- [Data excerpts]:
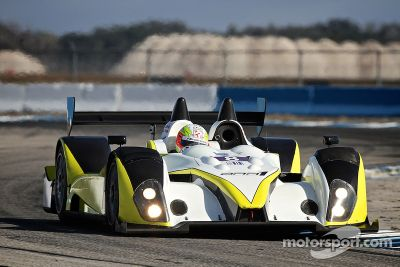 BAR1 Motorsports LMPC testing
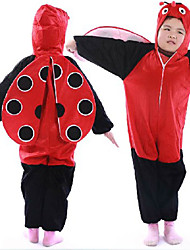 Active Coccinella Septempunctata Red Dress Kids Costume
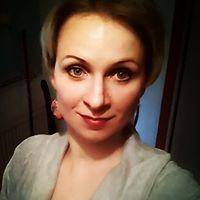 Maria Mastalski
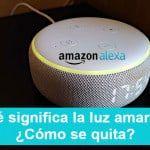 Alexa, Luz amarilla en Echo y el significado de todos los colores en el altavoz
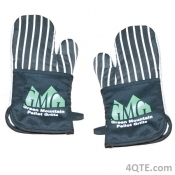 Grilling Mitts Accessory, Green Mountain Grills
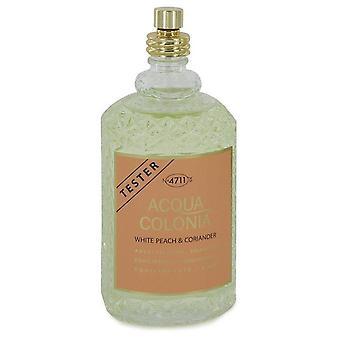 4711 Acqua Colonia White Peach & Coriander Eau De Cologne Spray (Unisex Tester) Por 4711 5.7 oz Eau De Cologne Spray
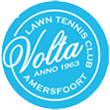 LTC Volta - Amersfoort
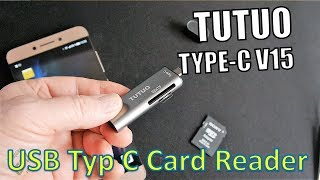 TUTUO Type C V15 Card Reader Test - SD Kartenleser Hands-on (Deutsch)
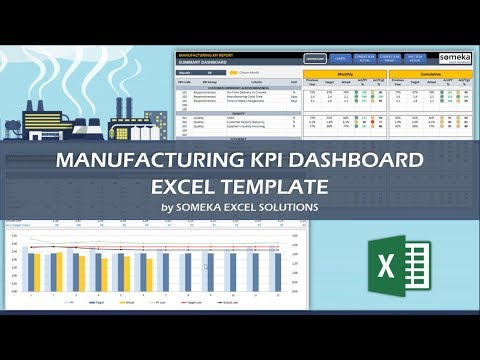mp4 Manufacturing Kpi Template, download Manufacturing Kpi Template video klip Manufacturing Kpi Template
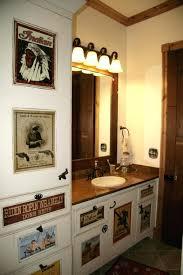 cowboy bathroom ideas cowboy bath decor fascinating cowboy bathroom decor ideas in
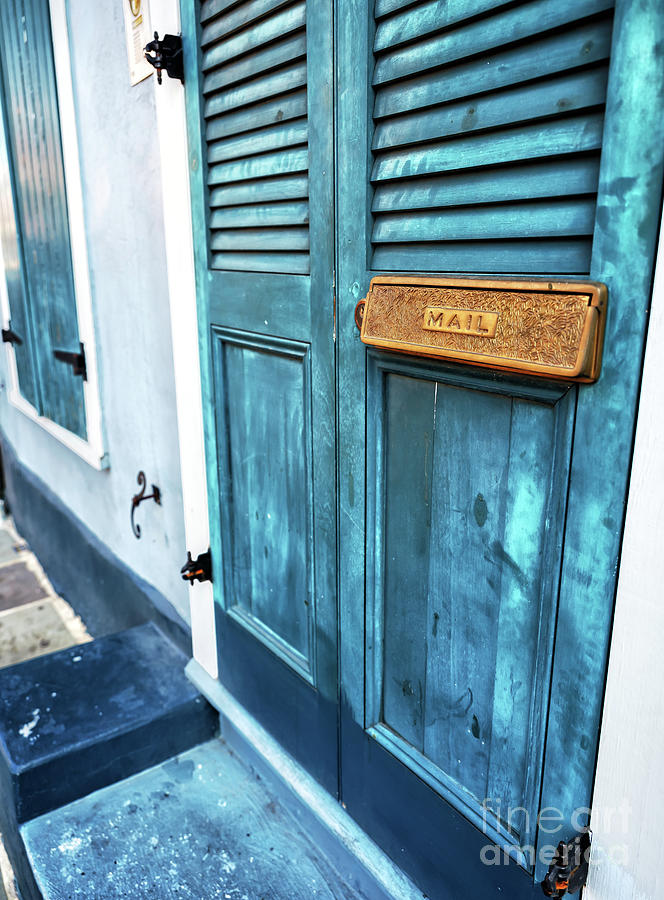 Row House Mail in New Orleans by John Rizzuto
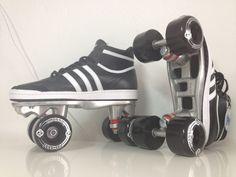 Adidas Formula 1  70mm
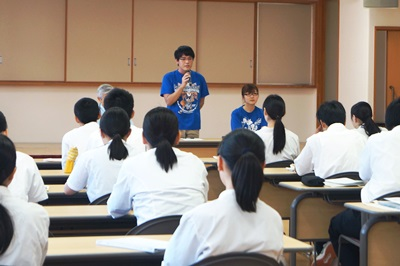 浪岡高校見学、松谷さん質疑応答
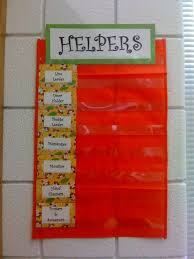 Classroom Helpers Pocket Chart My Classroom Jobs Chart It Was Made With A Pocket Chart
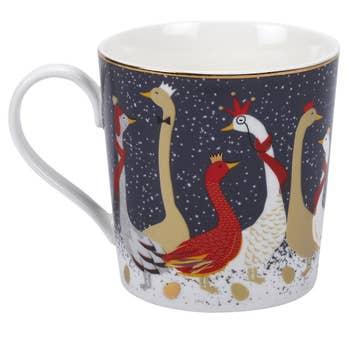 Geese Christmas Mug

- [Exercise goal]:
Please set the records down again exactly as written. The pictures should not be included.

- [Result]:
 BAR1 Motorsports LMPC testing
 Active Coccinella Septempunctata Red Dress Kids Costume
 Maria Mastalski
 Alexa, Luz amarilla en Echo y el significado de todos los colores en el altavoz
 Grilling Mitts Accessory, Green Mountain Grills
 4711 Acqua Colonia White Peach & Coriander Eau De Cologne Spray (Unisex Tester) Por 4711 5.7 oz Eau De Cologne Spray
 LTC Volta - Amersfoort
 TUTUO Type C V15 Card Reader Test - SD Kartenleser Hands-on (Deutsch)
mp4 Manufacturing Kpi Template, download Manufacturing Kpi Template video klip Manufacturing Kpi Template
 cowboy bathroom ideas cowboy bath decor fascinating cowboy bathroom decor ideas in
 Row House Mail in New Orleans by John Rizzuto
 Adidas Formula 1  70mm
 浪岡高校見学、松谷さん質疑応答
 Classroom Helpers Pocket Chart My Classroom Jobs Chart It Was Made With A Pocket Chart
 Geese Christmas Mug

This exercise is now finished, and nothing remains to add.